DENVER — When Simone Elkins left Denver to go to college, her plans didn't include a junior year of full remote learning. So, she changed her plans.
"If you told me (high school) senior year that I was going to take a semester off and work at home, I probably wouldn't have believed you," Elkins said.
She was supposed to be attending the University of Puget Sound in Washington, but her school decided to go back to full remote learning in the fall to be safe from COVID-19.
"I believe it's taking away from this experience," Elkins said.
She said that online classes don't work for her, so she'll stay in Denver and work full-time instead.
"For me, for both my own sort of health and well-being as well as the fact that I don't feel I'm getting the education that I'm paying for, it was the right decision for me to take a semester off," Elkins said.
At Vivian Elementary in Lakewood, Jason Russell made an even bigger decision for his 10-year-old daughter Reagan.
"We at least looked into and explored other districts that were open, and we just couldn't really find one in Colorado that was really committing to open," Russell said.

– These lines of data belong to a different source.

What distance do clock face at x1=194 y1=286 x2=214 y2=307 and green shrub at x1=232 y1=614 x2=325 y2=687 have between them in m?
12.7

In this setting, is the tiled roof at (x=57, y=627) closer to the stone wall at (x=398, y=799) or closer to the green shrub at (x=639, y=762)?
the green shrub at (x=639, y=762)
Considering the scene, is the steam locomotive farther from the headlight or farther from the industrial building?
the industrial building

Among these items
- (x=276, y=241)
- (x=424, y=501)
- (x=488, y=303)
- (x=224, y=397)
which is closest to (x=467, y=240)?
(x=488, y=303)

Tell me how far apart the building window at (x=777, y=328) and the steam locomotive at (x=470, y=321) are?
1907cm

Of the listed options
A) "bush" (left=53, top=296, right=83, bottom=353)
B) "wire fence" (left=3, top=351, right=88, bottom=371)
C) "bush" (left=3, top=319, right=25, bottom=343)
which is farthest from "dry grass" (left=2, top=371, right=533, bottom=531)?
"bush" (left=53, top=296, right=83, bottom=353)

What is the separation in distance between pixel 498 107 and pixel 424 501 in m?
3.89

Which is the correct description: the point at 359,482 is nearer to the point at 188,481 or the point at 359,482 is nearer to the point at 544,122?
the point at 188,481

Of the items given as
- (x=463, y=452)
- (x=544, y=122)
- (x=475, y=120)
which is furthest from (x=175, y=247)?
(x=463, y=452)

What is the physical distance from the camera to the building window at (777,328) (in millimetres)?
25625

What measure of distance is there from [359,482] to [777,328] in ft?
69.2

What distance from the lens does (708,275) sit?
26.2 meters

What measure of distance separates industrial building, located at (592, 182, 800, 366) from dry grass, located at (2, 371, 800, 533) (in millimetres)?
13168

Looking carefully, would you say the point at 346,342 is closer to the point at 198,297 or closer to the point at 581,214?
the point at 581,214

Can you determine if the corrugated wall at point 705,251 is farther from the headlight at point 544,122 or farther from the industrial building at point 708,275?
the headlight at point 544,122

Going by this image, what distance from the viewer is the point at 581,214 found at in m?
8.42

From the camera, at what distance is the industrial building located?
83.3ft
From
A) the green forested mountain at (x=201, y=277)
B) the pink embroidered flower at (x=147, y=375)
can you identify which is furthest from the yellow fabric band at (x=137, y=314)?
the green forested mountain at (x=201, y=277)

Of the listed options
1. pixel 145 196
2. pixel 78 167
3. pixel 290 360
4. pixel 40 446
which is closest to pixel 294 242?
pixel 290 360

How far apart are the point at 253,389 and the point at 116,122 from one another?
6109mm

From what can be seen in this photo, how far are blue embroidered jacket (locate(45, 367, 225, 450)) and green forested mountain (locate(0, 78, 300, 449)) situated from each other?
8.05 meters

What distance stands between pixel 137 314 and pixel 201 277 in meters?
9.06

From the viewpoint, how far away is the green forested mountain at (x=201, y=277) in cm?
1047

Instead of staying in the Jefferson County School District, Russell moved to Columbia, Missouri for the best guarantee, he believes, that his daughter will go to school in-person.
"At the end of the day, we never felt like there was a time when JeffCo was really going to open," Russell said.
JeffCo Schools changed the initial plan of full in-person learning to remote learning for all students through Sept. 8 before launching a hybrid of remote and in-person learning for grades sixth through 12th and full in-person learning for elementary school.
Russell said he's not confident that JeffCo will have in-person learning that soon. He said he loves Vivian Elementary and the district, but remote learning doesn't work for Reagan.
"That's what the country's about, right, some freedom of choice, and that's what we decided to take was our freedom," Russell said.
Russell made the decision to go.
"It was hard. It was a lot of research. It wasn't the only city we looked at," Russell said.
Elkins made the decision to stay home, work and find an apartment.
"I think it will a fun trial run of being a real adult to sort of live on my own," Elkins said.
They both never predicted how COVID-19 would change the direction of their lives.
"If JeffCo changes their mind or if Colorado changes their mind and things are better, then we'll look at coming back," Russell said. "Colorado is our home."